Let me first say that I am blown away by the responses. This truly is a great community.

Thank you for your insights.

Hi Frederic, It sounds like your consulting is the priority. Do you find that a good number of the start-ups you begin to work with are not full time opportunities?

Hi Rob, The EIR position was mentioned to me recently. Do you feel it would be as effective as the consultant path? Also, what is the typical background that they look for in an EIR?

Hi Tom, Thanks for perspective. Since you have worked with consultants in the past, what sort of things would you look for a consultant on in the sales strategy arena?

Thanks again everyone.
Tom Maiaroto
0
0
Tom Maiaroto Entrepreneur • Advisor
Full Stack Consultant
@Donny Sales is precisely what I've been in need of for some time.

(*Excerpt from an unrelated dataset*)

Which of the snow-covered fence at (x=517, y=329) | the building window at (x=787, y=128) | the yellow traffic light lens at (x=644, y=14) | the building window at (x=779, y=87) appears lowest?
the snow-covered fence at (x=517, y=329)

The on going pain point for me is selling licenses to companies for a product and/or custom integrations (services) specifically to corporate. Navigating those deals and agreements is a major pain point. Connecting with buyers is harder.

My latest adventures have also taken me in a MRR direction with a lower price point targeting small businesses and individuals. This probably isn't as attractive to someone in sales. Far less opportunity for commission, etc. On the up-side, connecting with buyers directly is far easier.

However, both scenarios come with a lot of intricacies and an advisor for each (maybe it's a few advisors even who happen to specialize in x, y, or z) would be very helpful.

...And of course when you're talking about a startup (a bootstrapped one at that) cash isn't always available. Commission, small amounts of equity (again remember pre-funding), these become the only thing to barter with. At least until there is funding (raised or via sales). I do like things like Clairty.fm and such where you can pay by the minute/hour for advice too. Having a couple hundred here or there for some quality info and guidance is within I think most startup's budget.

As a consultant, I myself have had plenty of people paying me by the minute/hour in a similar fashion. It'd be great to simply have one big forum (or some format) to exchange knowledge and help, but I have yet to see that work. FounderDating is quite nice though.